Daha sonra fareler üzerinde yapılan bir deney, hayvanlarda lityum eksikliğinin sadece Alzheimer hastalığıyla bağlantılı olmadığını, aynı zamanda hastalığın gelişimine de katkıda bulunduğunu ortaya koydu.
Araştırmacılar, sağlıklı farelere lityum kısıtlı bir diyet uygulamanın beyin lityum seviyelerini Alzheimer hastalarınınkine benzer seviyelere düşürdüğünü buldular. Bu durumun yaşlanma sürecini hızlandırdığı, beyin iltihabına, nöronlar arasındaki sinaptik bağlantıların kaybına ve bilişsel gerilemeye neden olduğu görüldü.
Alzheimer hastalığının fare modellerinde, lityum eksikliği beta-amiloid plakların ve nörofibriler yumak benzeri yapıların oluşumunu önemli ölçüde hızlandırmıştır. Lityum eksikliği ayrıca beyindeki iltihaplı bir hücre olan mikroglia hücrelerini aktive ederek amiloidi parçalama yeteneklerini azaltmış; nöronları koruyan sinaps, akson ve miyelin kaybına neden olmuş; ve Alzheimer hastalığının ayırt edici özellikleri olan bilişsel gerileme ve hafıza kaybını hızlandırmıştır.
Ayrıca bu deneyler, lityumun Alzheimer riskini artırdığı veya azalttığı bilinen genlerin aktivitesini değiştirdiğini gösterdi; bunların arasında en bilineni APOE geni de vardı.
Bu sonuçlara dayanarak, araştırmacılar , lityum (özellikle lityum orotat) tedavisinin farelerde hafıza bozukluğu üzerindeki etkilerini test etmeye karar verdiler. Bu, hastalıkla ilişkili hasarı tersine çevirdi ve ileri evre hastalığı olan yaşlı farelerde bile hafıza işlevini geri kazandırdı.
Yaşamın erken evrelerinde lityum düzeylerinin stabil tutulmasının Alzheimer hastalığının başlangıcını önlediği ve bu bileşiğin patolojik süreci yönlendirdiğini doğrulayan bir başka bulgu da ortaya çıktı.
Araştırmacılar, eğer ileriki çalışmalarda tekrarlanırsa, rutin kan testleri yoluyla lityum taramasının bir gün Alzheimer riski taşıyan ve hastalığın başlangıcını önlemek veya geciktirmek için tedaviden faydalanabilecek bireylerin belirlenmesinde bir yol sunabileceğini söyledi.
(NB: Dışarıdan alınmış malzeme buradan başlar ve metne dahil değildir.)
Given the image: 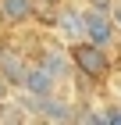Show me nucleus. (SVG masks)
<instances>
[{"mask_svg": "<svg viewBox=\"0 0 121 125\" xmlns=\"http://www.w3.org/2000/svg\"><path fill=\"white\" fill-rule=\"evenodd\" d=\"M100 107L107 125H121V96H107V100H100Z\"/></svg>", "mask_w": 121, "mask_h": 125, "instance_id": "nucleus-6", "label": "nucleus"}, {"mask_svg": "<svg viewBox=\"0 0 121 125\" xmlns=\"http://www.w3.org/2000/svg\"><path fill=\"white\" fill-rule=\"evenodd\" d=\"M39 4H43V7H50V4H57V0H39Z\"/></svg>", "mask_w": 121, "mask_h": 125, "instance_id": "nucleus-10", "label": "nucleus"}, {"mask_svg": "<svg viewBox=\"0 0 121 125\" xmlns=\"http://www.w3.org/2000/svg\"><path fill=\"white\" fill-rule=\"evenodd\" d=\"M82 39L96 43V47L118 54L121 50V29L114 25L111 11L107 7H93V4H82Z\"/></svg>", "mask_w": 121, "mask_h": 125, "instance_id": "nucleus-2", "label": "nucleus"}, {"mask_svg": "<svg viewBox=\"0 0 121 125\" xmlns=\"http://www.w3.org/2000/svg\"><path fill=\"white\" fill-rule=\"evenodd\" d=\"M54 89H64V82H57L54 72H47V68L32 57L28 68H25V79H21L18 93H25V96H47V93H54Z\"/></svg>", "mask_w": 121, "mask_h": 125, "instance_id": "nucleus-5", "label": "nucleus"}, {"mask_svg": "<svg viewBox=\"0 0 121 125\" xmlns=\"http://www.w3.org/2000/svg\"><path fill=\"white\" fill-rule=\"evenodd\" d=\"M7 100H14V89H11V82L4 75H0V104H7Z\"/></svg>", "mask_w": 121, "mask_h": 125, "instance_id": "nucleus-8", "label": "nucleus"}, {"mask_svg": "<svg viewBox=\"0 0 121 125\" xmlns=\"http://www.w3.org/2000/svg\"><path fill=\"white\" fill-rule=\"evenodd\" d=\"M118 54H121V50H118Z\"/></svg>", "mask_w": 121, "mask_h": 125, "instance_id": "nucleus-11", "label": "nucleus"}, {"mask_svg": "<svg viewBox=\"0 0 121 125\" xmlns=\"http://www.w3.org/2000/svg\"><path fill=\"white\" fill-rule=\"evenodd\" d=\"M28 61H32V54H28L25 43H14V39L0 36V75L11 82V89H14V93L21 89V79H25Z\"/></svg>", "mask_w": 121, "mask_h": 125, "instance_id": "nucleus-4", "label": "nucleus"}, {"mask_svg": "<svg viewBox=\"0 0 121 125\" xmlns=\"http://www.w3.org/2000/svg\"><path fill=\"white\" fill-rule=\"evenodd\" d=\"M68 54H71V64H75V79L85 82L89 89H103L107 82H111L114 68H118V61H114L111 50L96 47V43H89V39L68 43Z\"/></svg>", "mask_w": 121, "mask_h": 125, "instance_id": "nucleus-1", "label": "nucleus"}, {"mask_svg": "<svg viewBox=\"0 0 121 125\" xmlns=\"http://www.w3.org/2000/svg\"><path fill=\"white\" fill-rule=\"evenodd\" d=\"M107 11H111V18H114V25H118V29H121V0H111V7H107Z\"/></svg>", "mask_w": 121, "mask_h": 125, "instance_id": "nucleus-9", "label": "nucleus"}, {"mask_svg": "<svg viewBox=\"0 0 121 125\" xmlns=\"http://www.w3.org/2000/svg\"><path fill=\"white\" fill-rule=\"evenodd\" d=\"M107 89H111V96H121V68H114L111 82H107Z\"/></svg>", "mask_w": 121, "mask_h": 125, "instance_id": "nucleus-7", "label": "nucleus"}, {"mask_svg": "<svg viewBox=\"0 0 121 125\" xmlns=\"http://www.w3.org/2000/svg\"><path fill=\"white\" fill-rule=\"evenodd\" d=\"M39 0H0V36H14V32L39 25Z\"/></svg>", "mask_w": 121, "mask_h": 125, "instance_id": "nucleus-3", "label": "nucleus"}]
</instances>
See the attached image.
Lityum tedavisinin insanlarda nörodejenerasyona karşı güvenliği ve etkinliği henüz kanıtlanmadığından, çalışmanın yazarları halkı bu bileşikleri kendi başlarına almaya başlamamaları konusunda uyardı.
Barselona'daki Hospital del Mar'ın (Barselona) Barselonabeta Beyin Araştırma Merkezi ve Nöroloji Bölümü'nde araştırmacı olan Marc Suárez Calvet, SMC İspanya'ya yaptığı açıklamada, bu çalışmanın sonuçlarının "umut verici" olduğunu ancak lityumun terapötik kullanımına başlamadan önce etkililiğini ve güvenliğini doğrulamak için hastalar üzerinde klinik deneylere ihtiyaç duyulduğu için dikkatli olunması gerektiğini vurguladı.
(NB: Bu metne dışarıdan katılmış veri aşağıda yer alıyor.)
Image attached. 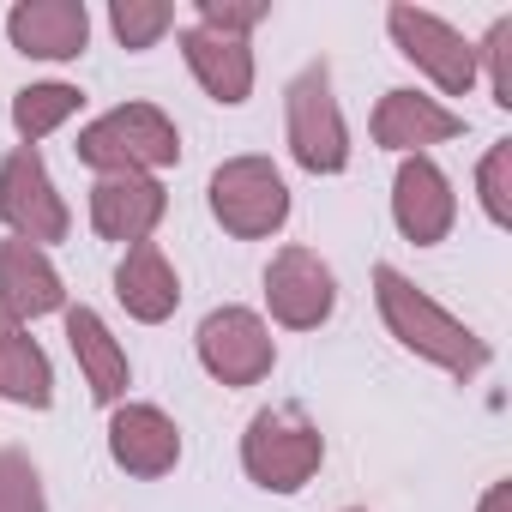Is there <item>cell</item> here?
I'll use <instances>...</instances> for the list:
<instances>
[{"mask_svg": "<svg viewBox=\"0 0 512 512\" xmlns=\"http://www.w3.org/2000/svg\"><path fill=\"white\" fill-rule=\"evenodd\" d=\"M374 302H380L386 332H392L404 350H416L422 362H434V368H446V374H458V380H476V374L488 368V344H482L464 320H452L434 296H422L398 266H374Z\"/></svg>", "mask_w": 512, "mask_h": 512, "instance_id": "1", "label": "cell"}, {"mask_svg": "<svg viewBox=\"0 0 512 512\" xmlns=\"http://www.w3.org/2000/svg\"><path fill=\"white\" fill-rule=\"evenodd\" d=\"M73 151H79V163H91L103 175H151V169L181 163V133L157 103H121V109L97 115Z\"/></svg>", "mask_w": 512, "mask_h": 512, "instance_id": "2", "label": "cell"}, {"mask_svg": "<svg viewBox=\"0 0 512 512\" xmlns=\"http://www.w3.org/2000/svg\"><path fill=\"white\" fill-rule=\"evenodd\" d=\"M320 464H326V434L296 404L260 410V416L247 422V434H241V470L260 482V488H272V494L308 488Z\"/></svg>", "mask_w": 512, "mask_h": 512, "instance_id": "3", "label": "cell"}, {"mask_svg": "<svg viewBox=\"0 0 512 512\" xmlns=\"http://www.w3.org/2000/svg\"><path fill=\"white\" fill-rule=\"evenodd\" d=\"M284 109H290V151L308 175H338L350 163V127H344V109L332 97V61H308L290 91H284Z\"/></svg>", "mask_w": 512, "mask_h": 512, "instance_id": "4", "label": "cell"}, {"mask_svg": "<svg viewBox=\"0 0 512 512\" xmlns=\"http://www.w3.org/2000/svg\"><path fill=\"white\" fill-rule=\"evenodd\" d=\"M211 217L241 241L278 235L284 217H290V187L266 157H229L211 175Z\"/></svg>", "mask_w": 512, "mask_h": 512, "instance_id": "5", "label": "cell"}, {"mask_svg": "<svg viewBox=\"0 0 512 512\" xmlns=\"http://www.w3.org/2000/svg\"><path fill=\"white\" fill-rule=\"evenodd\" d=\"M0 217L7 229L31 247H49V241H67V199L55 193L49 181V163L37 145H13L7 163H0Z\"/></svg>", "mask_w": 512, "mask_h": 512, "instance_id": "6", "label": "cell"}, {"mask_svg": "<svg viewBox=\"0 0 512 512\" xmlns=\"http://www.w3.org/2000/svg\"><path fill=\"white\" fill-rule=\"evenodd\" d=\"M193 344H199L205 374L223 380V386H260L272 374V362H278V344H272L266 320L253 314V308H217V314H205V326H199Z\"/></svg>", "mask_w": 512, "mask_h": 512, "instance_id": "7", "label": "cell"}, {"mask_svg": "<svg viewBox=\"0 0 512 512\" xmlns=\"http://www.w3.org/2000/svg\"><path fill=\"white\" fill-rule=\"evenodd\" d=\"M266 302H272L278 326L314 332L338 308V278H332V266L320 260L314 247H284V253H272V266H266Z\"/></svg>", "mask_w": 512, "mask_h": 512, "instance_id": "8", "label": "cell"}, {"mask_svg": "<svg viewBox=\"0 0 512 512\" xmlns=\"http://www.w3.org/2000/svg\"><path fill=\"white\" fill-rule=\"evenodd\" d=\"M386 31H392L398 55L416 61L446 97H464V91L476 85V49H470L446 19H434V13H422V7H392V13H386Z\"/></svg>", "mask_w": 512, "mask_h": 512, "instance_id": "9", "label": "cell"}, {"mask_svg": "<svg viewBox=\"0 0 512 512\" xmlns=\"http://www.w3.org/2000/svg\"><path fill=\"white\" fill-rule=\"evenodd\" d=\"M392 217L404 229V241L416 247H434L452 235V217H458V193L446 181V169L434 157H404L398 163V181H392Z\"/></svg>", "mask_w": 512, "mask_h": 512, "instance_id": "10", "label": "cell"}, {"mask_svg": "<svg viewBox=\"0 0 512 512\" xmlns=\"http://www.w3.org/2000/svg\"><path fill=\"white\" fill-rule=\"evenodd\" d=\"M163 211H169V193H163L157 175H103L91 187V223H97L103 241L139 247V241H151Z\"/></svg>", "mask_w": 512, "mask_h": 512, "instance_id": "11", "label": "cell"}, {"mask_svg": "<svg viewBox=\"0 0 512 512\" xmlns=\"http://www.w3.org/2000/svg\"><path fill=\"white\" fill-rule=\"evenodd\" d=\"M55 308H67V290H61V272L49 266V253L7 235L0 241V320L31 326Z\"/></svg>", "mask_w": 512, "mask_h": 512, "instance_id": "12", "label": "cell"}, {"mask_svg": "<svg viewBox=\"0 0 512 512\" xmlns=\"http://www.w3.org/2000/svg\"><path fill=\"white\" fill-rule=\"evenodd\" d=\"M7 37L31 61H73L91 43V13L85 0H19L7 13Z\"/></svg>", "mask_w": 512, "mask_h": 512, "instance_id": "13", "label": "cell"}, {"mask_svg": "<svg viewBox=\"0 0 512 512\" xmlns=\"http://www.w3.org/2000/svg\"><path fill=\"white\" fill-rule=\"evenodd\" d=\"M109 458L127 476H169L181 458V428L157 404H121L109 422Z\"/></svg>", "mask_w": 512, "mask_h": 512, "instance_id": "14", "label": "cell"}, {"mask_svg": "<svg viewBox=\"0 0 512 512\" xmlns=\"http://www.w3.org/2000/svg\"><path fill=\"white\" fill-rule=\"evenodd\" d=\"M464 133V115H452L446 103L422 97V91H386L374 109V145L422 157V145H446Z\"/></svg>", "mask_w": 512, "mask_h": 512, "instance_id": "15", "label": "cell"}, {"mask_svg": "<svg viewBox=\"0 0 512 512\" xmlns=\"http://www.w3.org/2000/svg\"><path fill=\"white\" fill-rule=\"evenodd\" d=\"M181 55H187V67H193V79L205 85L211 103H229V109L247 103V91H253V49L241 37H217L205 25H187L181 31Z\"/></svg>", "mask_w": 512, "mask_h": 512, "instance_id": "16", "label": "cell"}, {"mask_svg": "<svg viewBox=\"0 0 512 512\" xmlns=\"http://www.w3.org/2000/svg\"><path fill=\"white\" fill-rule=\"evenodd\" d=\"M115 296H121V308H127L133 320H145V326H163V320L175 314L181 284H175V272H169V260H163L157 241L127 247V260L115 266Z\"/></svg>", "mask_w": 512, "mask_h": 512, "instance_id": "17", "label": "cell"}, {"mask_svg": "<svg viewBox=\"0 0 512 512\" xmlns=\"http://www.w3.org/2000/svg\"><path fill=\"white\" fill-rule=\"evenodd\" d=\"M67 344H73V356H79V368H85L91 398H97V404H121L133 368H127V350L109 338V326H103L97 308H73V314H67Z\"/></svg>", "mask_w": 512, "mask_h": 512, "instance_id": "18", "label": "cell"}, {"mask_svg": "<svg viewBox=\"0 0 512 512\" xmlns=\"http://www.w3.org/2000/svg\"><path fill=\"white\" fill-rule=\"evenodd\" d=\"M0 398L25 404V410H49L55 404V368H49L43 344L25 326H13V320H0Z\"/></svg>", "mask_w": 512, "mask_h": 512, "instance_id": "19", "label": "cell"}, {"mask_svg": "<svg viewBox=\"0 0 512 512\" xmlns=\"http://www.w3.org/2000/svg\"><path fill=\"white\" fill-rule=\"evenodd\" d=\"M79 103H85L79 85H61V79H49V85H25V91L13 97V127H19L25 145H37V139H49Z\"/></svg>", "mask_w": 512, "mask_h": 512, "instance_id": "20", "label": "cell"}, {"mask_svg": "<svg viewBox=\"0 0 512 512\" xmlns=\"http://www.w3.org/2000/svg\"><path fill=\"white\" fill-rule=\"evenodd\" d=\"M109 25H115V37L127 49H151L163 31H175V7H169V0H115Z\"/></svg>", "mask_w": 512, "mask_h": 512, "instance_id": "21", "label": "cell"}, {"mask_svg": "<svg viewBox=\"0 0 512 512\" xmlns=\"http://www.w3.org/2000/svg\"><path fill=\"white\" fill-rule=\"evenodd\" d=\"M0 512H49L43 476H37L31 452H19V446H0Z\"/></svg>", "mask_w": 512, "mask_h": 512, "instance_id": "22", "label": "cell"}, {"mask_svg": "<svg viewBox=\"0 0 512 512\" xmlns=\"http://www.w3.org/2000/svg\"><path fill=\"white\" fill-rule=\"evenodd\" d=\"M476 187H482V211H488V223H512V139H494L488 145V157H482V169H476Z\"/></svg>", "mask_w": 512, "mask_h": 512, "instance_id": "23", "label": "cell"}, {"mask_svg": "<svg viewBox=\"0 0 512 512\" xmlns=\"http://www.w3.org/2000/svg\"><path fill=\"white\" fill-rule=\"evenodd\" d=\"M266 13H272L266 0H199V25L217 31V37H241V43H247V31L260 25Z\"/></svg>", "mask_w": 512, "mask_h": 512, "instance_id": "24", "label": "cell"}, {"mask_svg": "<svg viewBox=\"0 0 512 512\" xmlns=\"http://www.w3.org/2000/svg\"><path fill=\"white\" fill-rule=\"evenodd\" d=\"M476 61H488V85H494V103L512 109V19H494L488 43L476 49Z\"/></svg>", "mask_w": 512, "mask_h": 512, "instance_id": "25", "label": "cell"}, {"mask_svg": "<svg viewBox=\"0 0 512 512\" xmlns=\"http://www.w3.org/2000/svg\"><path fill=\"white\" fill-rule=\"evenodd\" d=\"M476 512H512V482H494L488 494H482V506Z\"/></svg>", "mask_w": 512, "mask_h": 512, "instance_id": "26", "label": "cell"}, {"mask_svg": "<svg viewBox=\"0 0 512 512\" xmlns=\"http://www.w3.org/2000/svg\"><path fill=\"white\" fill-rule=\"evenodd\" d=\"M350 512H362V506H350Z\"/></svg>", "mask_w": 512, "mask_h": 512, "instance_id": "27", "label": "cell"}]
</instances>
CSIC'nin Valencia Biyomedikal Enstitüsü'nde araştırma görevlisi olan Jordi Pérez-Tur da aynı doğrultuda, aşırı iyimser olmamamız ve bu yolda kararlılıkla ilerlemeye devam etmemiz gerektiğini söyledi.
"Hayvan modellerinde görülenin aynısının insanlarda da gerçekleştiğinin doğrulanması gerekiyor. Unutmayalım ki, bu hayvanlar insanlarla aynı hastalıkları geliştirmediği için kusurludurlar. Eğer bu doğrulanırsa, etkili olması için hangi dozların gerekli ve güvenli olduğunun belirlenmesi ve önemli yan etkilerin ortaya çıkıp çıkmayacağının belirlenmesi gerekir. Ancak bu metalin nörolojik bir rahatsızlığın tedavisinde kullanılması, bu son aşamanın nispeten hızlı olacağı konusunda umut veriyor," diye belirtti.